* **Text excerpt**
=== Begin Enclosure ===

Holy fucking shit, why does egg protein taste so fucking bad. I am not one to complain usually, but I have eaten literal dog food and it was better than this
The worst thing is that I bought 3 kg of it. I don't know what the fuck to do, I literally had to supress my gag reflex to down the shake
Dylan Hill
I have the cherry flavored Carnivore beef protein. The flavor is fucking terrible.
Matthew Gomez
gtfo tripfag
Cameron Scott
I've had their fruit punch beef. Shit's straight nasty.
Brandon Taylor
there is nothing worse than casein protein tho...
Jason Rogers
At least the chocolate is ok
Jaxon Gomez
What the fuck do I do with this thing? I have 3kg of this shit. How can I cover up this gag inducing taste?
Caleb Peterson
funnel it directly into your lower intestine through your anus to bypass your tastebuds
Thomas White
Have you thought about sugar-free chocolate syrup ? or sugar-free strawberry flavor powder ? You also might mix it in with oatmeal and a bit of maple syrup or honey.
>it ain't too hard to think
Benjamin Stewart
fucking kek
sell the shitty egg proton powder on craigslist. buy a slow cooker. 900g lentils + 2tbsp premade curry paste + 2L broth 4-6 hrs on med-high. Split into 7 servings gets you: 463cal C77/F1/P33.5. It will give you protons, calories, and unlike your dogfood powder, it will give you some fiber and taste good.
Daniel Garcia
holy fuck this lentils guys is still around
stop trying to meme lentils
youre so autistic
Adam Torres
>900 g lentils + Curry Paste
Nigger you've got to be the stinkiest motherfucker in the gym.
Shoo shoo pooinloo
James Collins
>spending this much time on Veeky Forums >lentils are a meme
first time i've posted anything about lentils m8, u should try them tho. they're pretty fuckin good partially blended as chip dip.
Elijah Clark
The point of the protein powder is convinience of not having to eat as much to hit your macros. I know food is objectively better.
Matthew Ortiz
>egg protein why not just eat eggs? they're cheap as shit. spend 10 bucks and have enough eggs for weeks.
Jeremiah Hughes
I literally answered that in the post before yours fammington
not having to cook, clean, and eat as much
Kevin Miller
Egg makes me want to puke. Its funny that disgusting looking people like Joe Rogaine love that shit. Theres no coincidence in life.

=== End Enclosure ===

* **Data segment**
=== Begin Enclosure ===

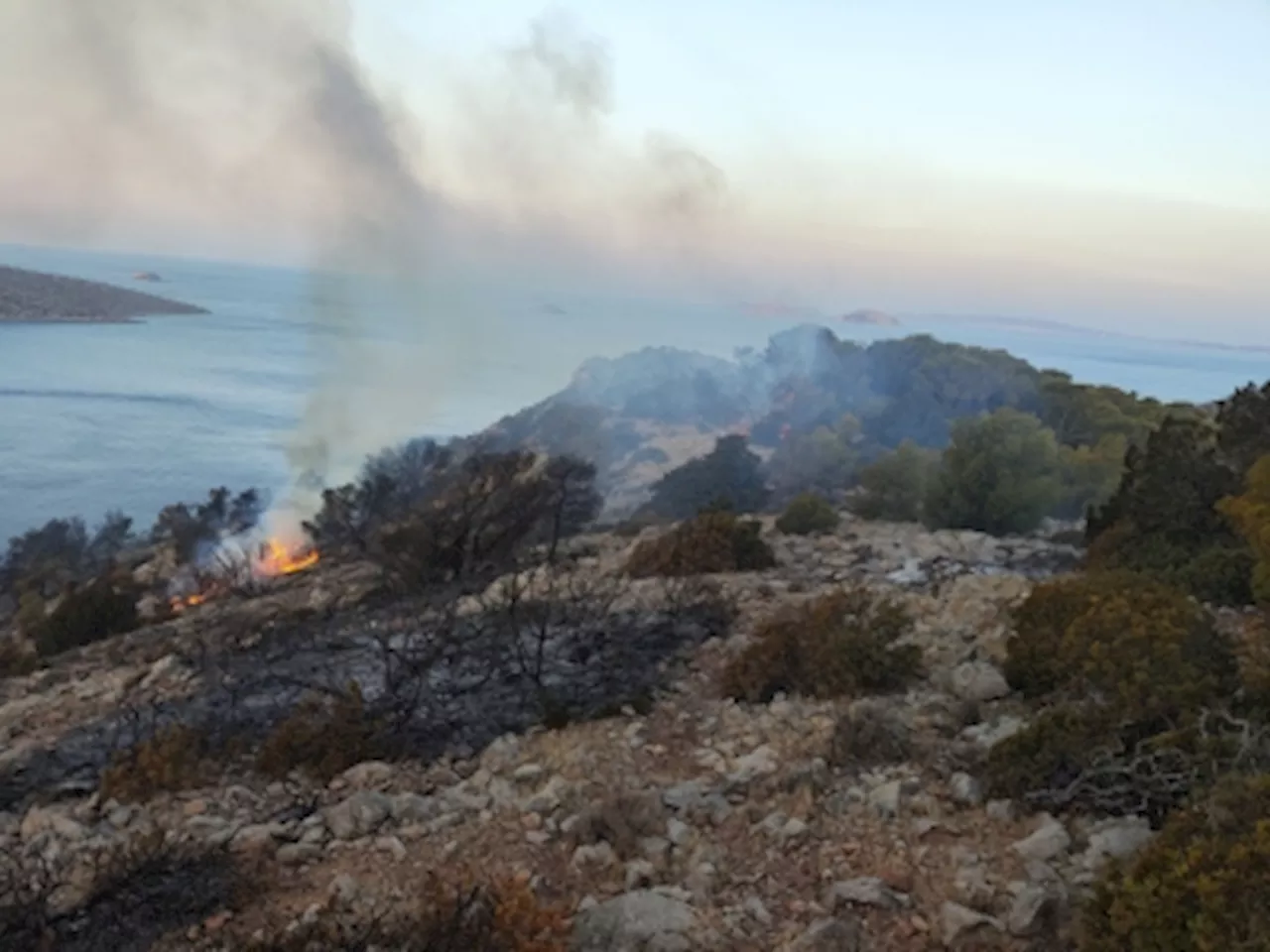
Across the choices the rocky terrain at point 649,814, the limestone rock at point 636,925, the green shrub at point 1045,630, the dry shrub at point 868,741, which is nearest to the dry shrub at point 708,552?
the rocky terrain at point 649,814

=== End Enclosure ===

* **Questions**
A - In the egg protein thread, what reasons does the post recommending a lentil dish give for choosing it over the powder? Answer in one to three sentences.
B - Repeat the egg protein thread from "Matthew Gomez" to "casein protein tho...".
The listing above comes from a source separate from the egg protein thread.

* **Solutions to each task**
A - The lentil dish provides protein and calories. Unlike the egg protein powder, it also provides fiber and tastes good.

B -
Matthew Gomez
gtfo tripfag
Cameron Scott
I've had their fruit punch beef. Shit's straight nasty.
Brandon Taylor
there is nothing worse than casein protein tho...